4.7. building a tree

Allocating a new floating node is possible using the lht_dom_node_alloc(). A floating node can become part of a tree by:

4.8. per-type calls

The following sections describe special, type-specific accessors. They are useful for low level operations, but very often can be avoided by using higher level API described later. For example instead of using the node->next field in a list or addressing from row;col loops in a table, the iterator API can visit each child of a node regardless of the node type. When seeking a node or descending the tree, the path API is the type-independent generic way.

4.8.1. list

Calls lht_err_t lht_dom_list_append() and lht_dom_list_insert() are provided for growing lists. Counting the number of elements on a list is done by int lht_dom_list_len(). There is no type-independent API for these.
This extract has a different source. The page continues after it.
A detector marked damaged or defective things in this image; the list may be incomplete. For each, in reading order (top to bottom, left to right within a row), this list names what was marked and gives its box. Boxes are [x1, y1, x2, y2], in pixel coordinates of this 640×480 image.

Looking up children nodes can be done using the higher level path API, or the list-specific calls lht_tree_list_nth(), lht_tree_list_nthname().
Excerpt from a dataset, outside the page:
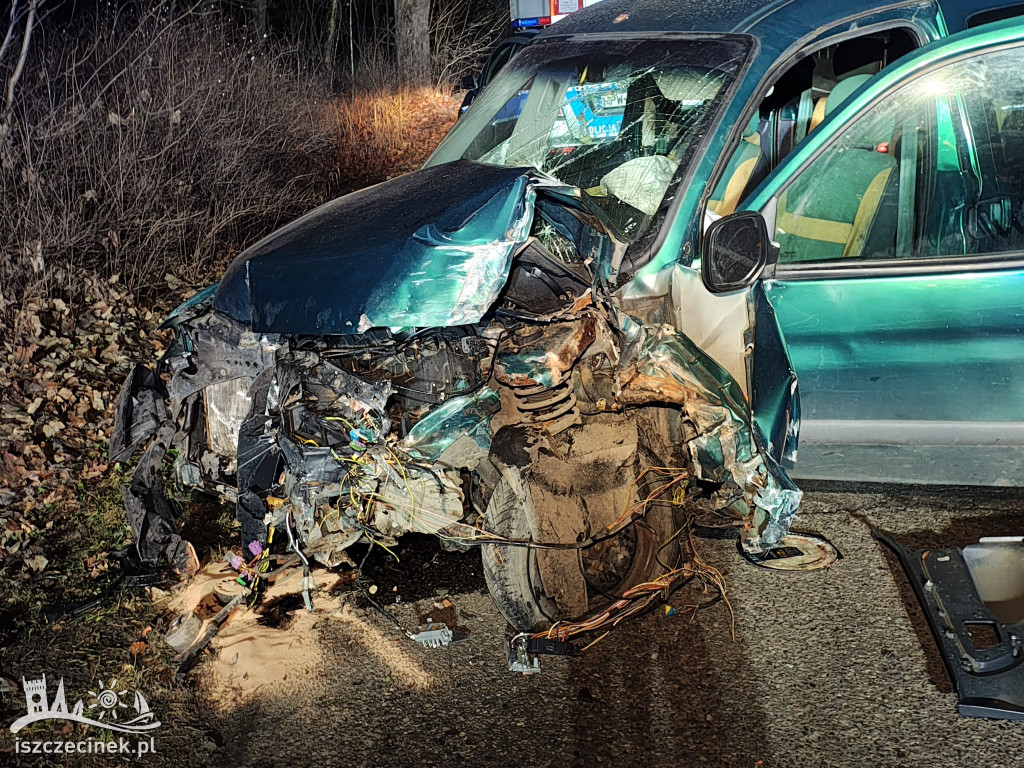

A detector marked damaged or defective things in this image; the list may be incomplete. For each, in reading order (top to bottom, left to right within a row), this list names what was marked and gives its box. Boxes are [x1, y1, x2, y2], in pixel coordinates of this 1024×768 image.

shattered windshield [428, 35, 748, 240]
crumpled hood [216, 159, 572, 332]
severely damaged car [110, 30, 800, 640]
cracked side mirror [700, 210, 772, 294]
Deleting/detaching/unlinking/replacing children can be done by the generic API or by lht_tree_list_del_nth, lht_err_t lht_tree_list_del_child, lht_tree_list_detach_nth, lht_err_t lht_tree_list_detach_child, lht_tree_list_replace_child.

4.8.2. hash

Inserting a node in a hash is done using lht_dom_hash_put(). Children nodes can be counted by lht_tree_hash_len(). There is no high level equivalent for these calls.
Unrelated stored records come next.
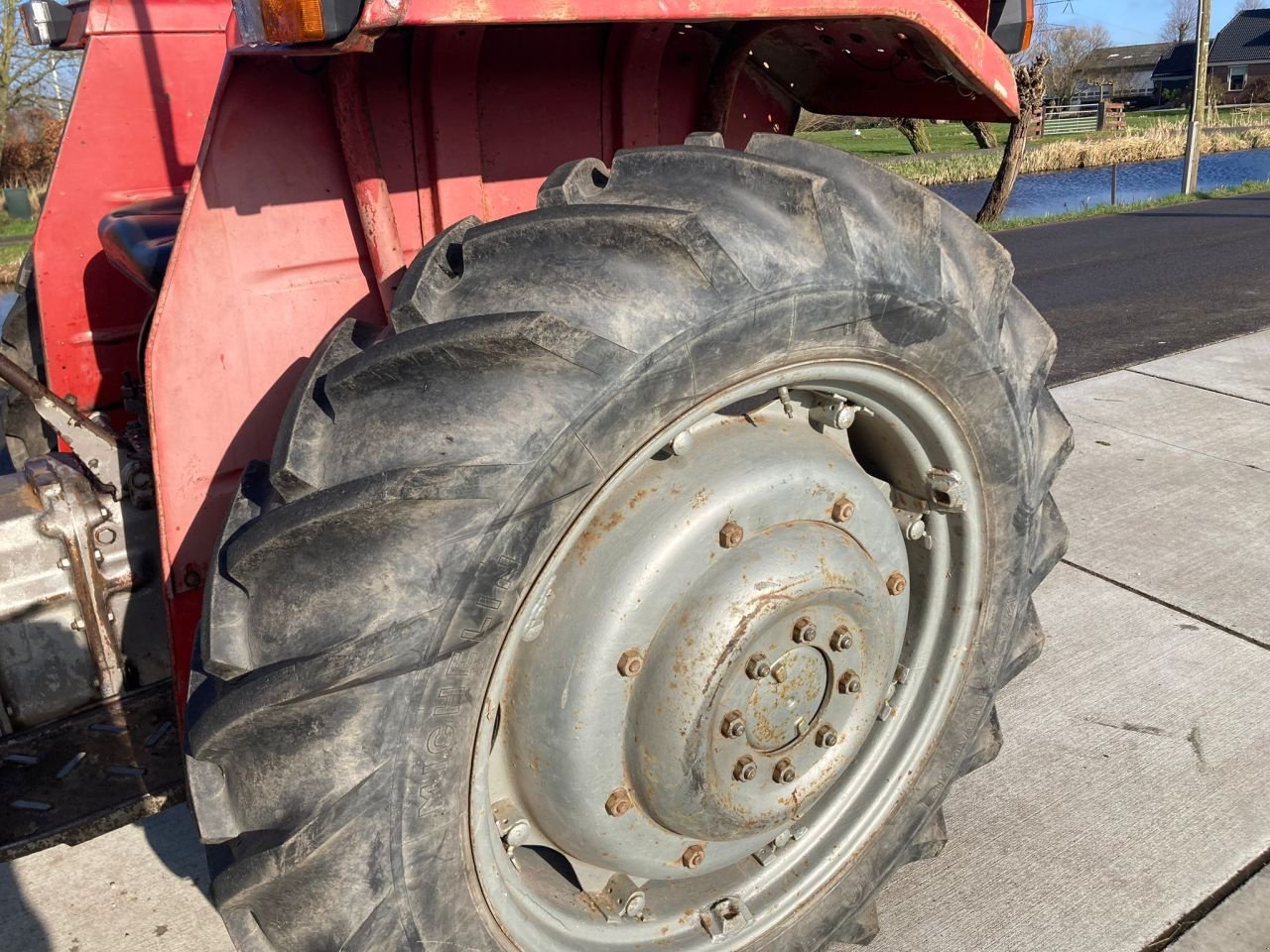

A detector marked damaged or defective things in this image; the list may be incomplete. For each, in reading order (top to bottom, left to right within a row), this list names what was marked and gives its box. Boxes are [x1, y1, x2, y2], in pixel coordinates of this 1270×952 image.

rusty bolt [832, 495, 853, 525]
rusty bolt [792, 619, 813, 650]
rusty bolt [823, 627, 853, 654]
rusty bolt [617, 650, 645, 680]
rusty bolt [741, 654, 772, 680]
rusty bolt [832, 674, 863, 695]
rusty bolt [721, 710, 746, 741]
rusty bolt [604, 791, 635, 822]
Looking up a node in a hash, by name is possible using lht_dom_hash_get() or by using the path API.

Deleting/detaching/replacing children can be done by the generic API or by lht_tree_hash_del_child(), lht_tree_hash_detach_child(), lht_tree_hash_replace_child().

4.8.3. table

There is no direct way of inserting nodes in a table. Instead, a row or column of anonymous empty strings can be inserted using lht_tree_table_ins_row() and lht_tree_table_ins_col() then any empty (or non-empty) cell can be replaced using the generic lht_tree_replace() (after looking up the node pointer of the cell).

It is possible to delete a whole row or column using lht_tree_table_del_row() and lht_tree_table_del_col(). When a single cell is deleted using lht_tree_del() it is replaced by the anonymous empty string.

Looking up the node pointer of a cell can be done by the path API or by lht_dom_table_cell() and lht_tree_table_named_cell().

4.9. node replace

Any node of a tree can be replaced with a detached node using lht_tree_replace(). The replace operation detaches the original node from the tree (and its document) and links the new node in place. The detached old node (and subtree) becomes floating and shall be destroyed (or inserted in another document) by the caller.